How is anyone handling the illustrations for participants self-directing in brokerage accounts?

What system do you use for annual admin?  FTW had the required illustration available prior to the October 15, 2021 deadline, you just needed to elect to include or exclude it from the benefit statement.  I assumed all the major providers would have it available by now.

 

 

Posted
8 hours ago, austin3515 said:

There is literally no other option.

Well this is simply not true. It may be economically unfeasable to do the other options in a small plan but other options are available.

For example you could get duplicate statements of every monthly/quarterly statement from the brokerage house and reconcile on that basis, the client just may not want to pay for your time to do it and frankly I think you and I would both agree it's kind of nutty in the as you point out 4 participant market.

Posted

No you're saying it's impossible; I'm saying its impractical.

Maybe that gets to the same place in the end but there is a big difference.

Posted

In the end no one will do it so forgive me for not seeing the difference (and by "it" I mean doing a 6/30 accounting to show a 6/30 life annuity by 9/15).

Austin Powers, CPA, QPA, ERPA

  • 2 weeks later...
Posted

We posed the question to an ERISA attorney and the response was that if you provide the lifetime income ilustrations with the June 30 quarterly disclosures, they must be distributed by the due date of those disclosures, August 15, 2022 AND they must be based on the June 30, 2022 ending account balances. 

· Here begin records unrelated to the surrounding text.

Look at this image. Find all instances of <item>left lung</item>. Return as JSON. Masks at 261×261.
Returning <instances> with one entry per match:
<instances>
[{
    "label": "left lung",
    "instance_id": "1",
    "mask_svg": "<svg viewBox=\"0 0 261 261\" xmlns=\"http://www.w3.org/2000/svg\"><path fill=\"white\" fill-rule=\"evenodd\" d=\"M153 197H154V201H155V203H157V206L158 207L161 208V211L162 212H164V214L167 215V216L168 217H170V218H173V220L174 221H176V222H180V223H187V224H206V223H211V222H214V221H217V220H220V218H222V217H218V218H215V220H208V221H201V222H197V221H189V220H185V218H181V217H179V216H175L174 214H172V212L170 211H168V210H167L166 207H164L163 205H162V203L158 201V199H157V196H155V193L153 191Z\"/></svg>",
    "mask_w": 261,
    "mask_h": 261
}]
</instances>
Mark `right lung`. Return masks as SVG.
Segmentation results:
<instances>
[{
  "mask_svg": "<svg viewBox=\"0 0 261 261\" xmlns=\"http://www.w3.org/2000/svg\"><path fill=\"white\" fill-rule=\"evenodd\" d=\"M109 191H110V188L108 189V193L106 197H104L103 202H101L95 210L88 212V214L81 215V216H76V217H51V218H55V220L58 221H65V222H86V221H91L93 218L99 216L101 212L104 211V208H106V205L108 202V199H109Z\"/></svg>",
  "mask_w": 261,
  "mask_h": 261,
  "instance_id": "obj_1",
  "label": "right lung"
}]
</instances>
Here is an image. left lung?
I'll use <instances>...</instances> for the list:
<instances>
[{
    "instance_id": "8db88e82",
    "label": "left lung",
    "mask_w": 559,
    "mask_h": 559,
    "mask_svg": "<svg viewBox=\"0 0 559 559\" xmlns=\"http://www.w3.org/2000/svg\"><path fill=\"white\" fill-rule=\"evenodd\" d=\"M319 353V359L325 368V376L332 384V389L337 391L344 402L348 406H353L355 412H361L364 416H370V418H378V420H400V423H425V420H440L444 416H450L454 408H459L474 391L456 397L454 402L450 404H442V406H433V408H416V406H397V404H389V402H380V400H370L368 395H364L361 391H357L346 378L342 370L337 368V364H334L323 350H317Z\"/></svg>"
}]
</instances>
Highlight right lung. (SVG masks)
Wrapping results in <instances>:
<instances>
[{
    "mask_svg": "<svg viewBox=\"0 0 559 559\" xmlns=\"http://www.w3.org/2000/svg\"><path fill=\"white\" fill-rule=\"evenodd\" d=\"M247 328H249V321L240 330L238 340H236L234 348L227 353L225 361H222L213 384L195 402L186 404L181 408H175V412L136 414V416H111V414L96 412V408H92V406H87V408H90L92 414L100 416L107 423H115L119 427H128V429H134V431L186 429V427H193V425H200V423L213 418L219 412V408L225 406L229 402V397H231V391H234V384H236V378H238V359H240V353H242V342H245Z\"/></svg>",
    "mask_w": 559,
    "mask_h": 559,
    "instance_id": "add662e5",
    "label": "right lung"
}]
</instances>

Specifically:  The DOL regulation is 2520.105-3(b), which describes the content of the notice. Item 2 requires that the notice include: "The value of the account balance as of the last day of the statement period . . ."  Items 3 and 4 require that the amount in item 2 be expressed as a single life and a joint and survivor annuity. In other words, the illustration is to be made with reference to the account balance on the last day of the statement period, which is the last day of the quarter.

I've heard that the DOL was going to issue some transitional guidiance by the end of March but that didn't happen.  I just don't see how we can get these all done in this time frame even if all the 2021 work was done and we could start working on 2022 now.  

  • 4 months later...
Posted

So I have a question: what if you have a new plan, effective 1/1/2022? They utilize individual brokerage investment accounts. First annual valuation/reconciliation will not be until the 12/31/2022 valuation, but they are not pooled accounts - they are participant directed. How in the world would you do a lifetime illustration on such a plan, by mid-September?

Posted

I didn't pay that much attention to the initial discussion, but is it crazy to say that the plan is not providing quarterly statements? Just because participants get brokerage statements does not mean the plan is providing quarterly statements. The plan is providing annual statements and would include the lifetime illustration on those annual statements.

Ed Snyder

Posted

"Ask for forgiveness not permission."  Not sure if that's the right analogy but it's what comes to mind...  At some point logic and reason do need to play a role, and this seems to me to be one of those times.